The biggest drawback for Altspace as a tool for “normal everyday meetings” is the lack of in-session interactivity. Sure, you can interact socially, and the “floating emoji” feature is a nice touch, but you can’t draw on a whiteboard or annotate documents/objects etc.
Altspace was recently the central platform for the huge Educators In VR Summit that took place entirely inside VR, with over 6000 attendees.
9. VR Chat
VR Chat is not designed for professional meetings at all – but hey, that could be a positive argument! If you and your team at some point in time feel like hanging out in any psychedelic or sci-fi setting, with ANY avatars of your choosing (you can be a cute cartoon girl, a superhero, an animal, a rock or whatever strikes your fancy…), this app can certainly be used for a welcome change of scenery. Maybe for informal Friday meetings?
Since VR Chat supports full body tracking through Vive Trackers, you can even have a dance party! (Does it still count as a productive meeting? Depends on who you ask!)

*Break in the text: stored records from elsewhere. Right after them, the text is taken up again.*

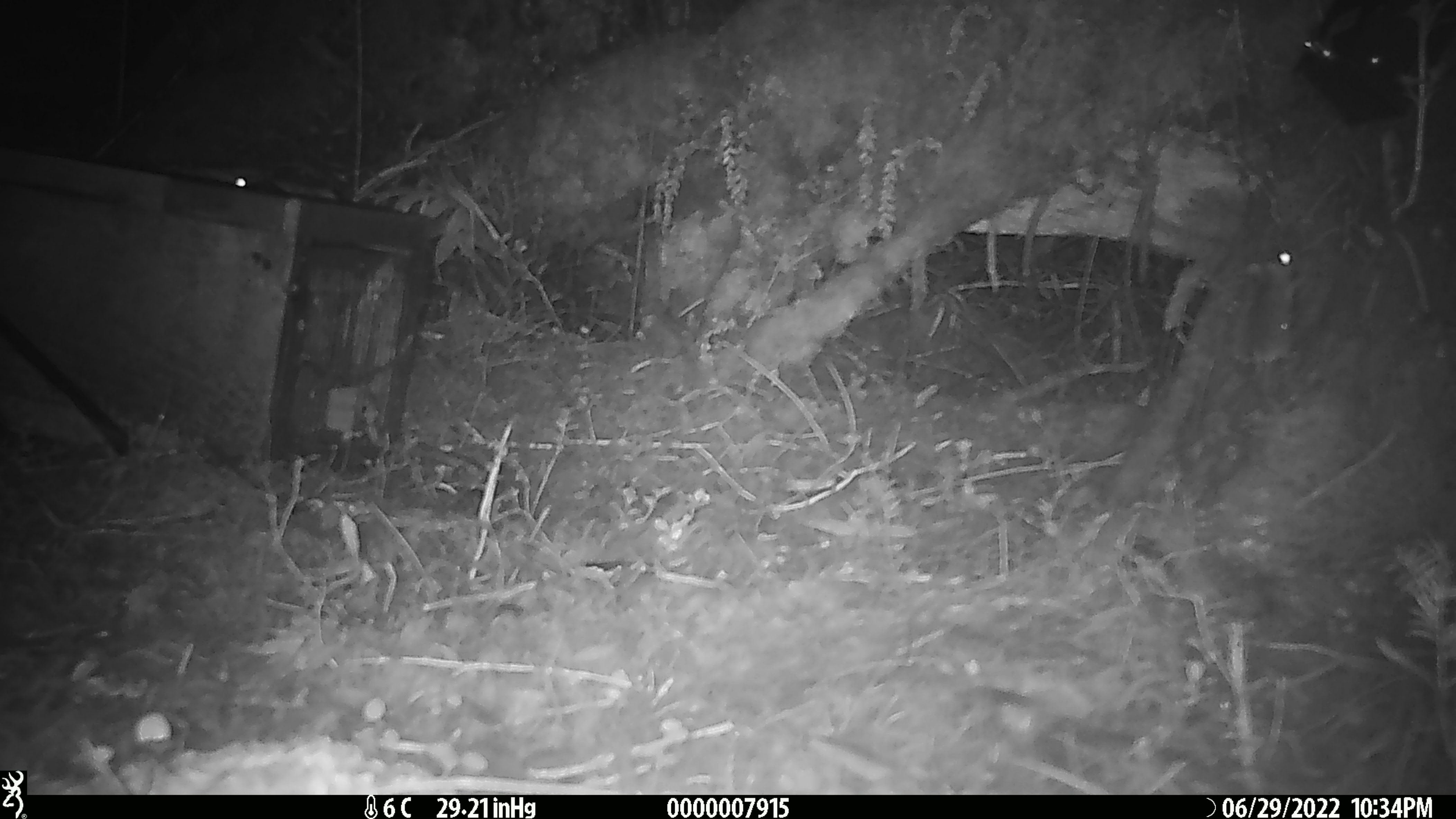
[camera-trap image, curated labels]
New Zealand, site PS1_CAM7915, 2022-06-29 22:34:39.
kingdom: Animalia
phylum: Chordata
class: Mammalia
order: Rodentia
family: Muridae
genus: Mus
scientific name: Mus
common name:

You can’t really share media or documents other than youtube links inside VR Chat, but it is possible to create a functional whiteboard with pens at least. For world-building, VR Chat recently released a powerful editor and scripting tool.
As you can see, this list has a mix of premium apps for enterprise, social VR apps for consumers that can also be used professionally and some in between those. I hope it makes you consider making the leap to VR as an alternative to video conferencing for your remote collaboration needs!
What apps do you miss from this list? What would you like to see if we do more in-depth reviews for these apps individually? And have you started exploring the possibilities with meeting remotely through VR yet?